Hay solo dos opciones que, sin riesgo de parecer simplificadas, son las siguientes:
- Neoliberal: “amigable” con el Mercado, que implica la aceptación de que el déficit fiscal cero” es el eje del programa a cuyo alrededor girarán todas las medidas, sin generar un fuerte control sobre la fuga de dólares. Continuar con el pago de la deuda al FMI
- Peronista: Reforma tributaria radical para que el aumento de los ingresos al fisco provengan de los ricos (Poder Económico) y permita las inversiones sociales necesarias con un déficit fiscal entre 2% y 3% del PBI (existente en todos los países de Europa) que, sumado a una drástica disminución de la fuga de dólares y el consiguiente superávit comercial, permitan el sostenimiento de una baja inflación y la paulatina recuperación del poder adquisitivo. Renegociar el pago al FMI.
En el primer caso, las consecuencias serían una mejora transitoria de la microeconomía basada en el pacto con el Poder Económico, que reduciría sus pretensiones a la espera del desgaste del gobierno, porque no podría satisfacer las expectativas de la mayoría de la población, tal como sucedió con la última parte del gobierno de Cristina y el de Fernández. El siguiente gobierno liberal enterraría definitivamente la posibilidad de consolidar un país justo, libre y soberano, porque profundizaría aún más la entrega a través de mayores reformas antinacionales y antipopulares.
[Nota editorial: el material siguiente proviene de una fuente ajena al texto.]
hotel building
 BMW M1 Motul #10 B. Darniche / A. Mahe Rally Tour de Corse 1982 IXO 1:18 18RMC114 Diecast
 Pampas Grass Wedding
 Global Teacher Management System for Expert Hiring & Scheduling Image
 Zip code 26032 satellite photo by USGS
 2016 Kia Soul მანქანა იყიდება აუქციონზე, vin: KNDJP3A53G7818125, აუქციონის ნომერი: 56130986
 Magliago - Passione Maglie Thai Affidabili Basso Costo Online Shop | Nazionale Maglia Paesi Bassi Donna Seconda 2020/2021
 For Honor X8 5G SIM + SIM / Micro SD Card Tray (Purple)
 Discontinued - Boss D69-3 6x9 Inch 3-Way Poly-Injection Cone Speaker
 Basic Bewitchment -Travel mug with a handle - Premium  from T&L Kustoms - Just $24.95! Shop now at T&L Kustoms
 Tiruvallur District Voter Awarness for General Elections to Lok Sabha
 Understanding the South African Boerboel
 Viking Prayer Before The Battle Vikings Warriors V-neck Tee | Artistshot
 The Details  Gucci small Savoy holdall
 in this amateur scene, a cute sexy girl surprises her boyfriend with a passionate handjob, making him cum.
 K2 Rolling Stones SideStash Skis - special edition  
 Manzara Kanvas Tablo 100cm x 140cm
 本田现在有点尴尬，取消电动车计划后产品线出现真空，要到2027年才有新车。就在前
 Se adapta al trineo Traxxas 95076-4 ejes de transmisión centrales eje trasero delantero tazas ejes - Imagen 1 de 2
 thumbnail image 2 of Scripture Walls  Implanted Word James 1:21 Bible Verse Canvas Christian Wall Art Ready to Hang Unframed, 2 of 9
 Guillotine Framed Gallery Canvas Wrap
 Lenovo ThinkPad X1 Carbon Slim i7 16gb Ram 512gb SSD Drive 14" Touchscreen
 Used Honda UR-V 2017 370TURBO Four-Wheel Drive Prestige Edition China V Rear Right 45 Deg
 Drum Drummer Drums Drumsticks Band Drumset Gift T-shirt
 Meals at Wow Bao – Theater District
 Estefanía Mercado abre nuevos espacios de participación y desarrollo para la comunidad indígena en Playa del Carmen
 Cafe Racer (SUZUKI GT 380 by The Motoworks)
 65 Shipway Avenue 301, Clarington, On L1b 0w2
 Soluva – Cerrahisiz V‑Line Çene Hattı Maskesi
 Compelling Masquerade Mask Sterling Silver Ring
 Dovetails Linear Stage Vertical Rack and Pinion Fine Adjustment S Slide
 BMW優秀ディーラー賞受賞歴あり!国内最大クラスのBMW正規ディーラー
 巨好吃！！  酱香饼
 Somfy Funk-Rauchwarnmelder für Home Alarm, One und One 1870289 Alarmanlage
El segundo caso provocaría una rápida reacción del Poder Económico a través de sus consabidas armas desestabilizadoras, como la inflación y la presión devaluadora, que deberían ser enfrentadas con decisión por el Gobierno y la movilización popular. Si en esta feroz confrontación triunfara el Poder Económico, se llegaría al mismo trágico final que en el caso anterior pero, si sucediera lo contrario, se alcanzaría una estabilidad donde se podría empezar a satisfacer todas las demandas sociales y proyectarse al futuro con una fuerte expectativa de alcanzar la justicia social en el largo plazo.
En resumen, el primer caso conduciría irremediablemente a una colonia, mientras que el segundo abriría la posibilidad de transformar definitivamente a la Argentina.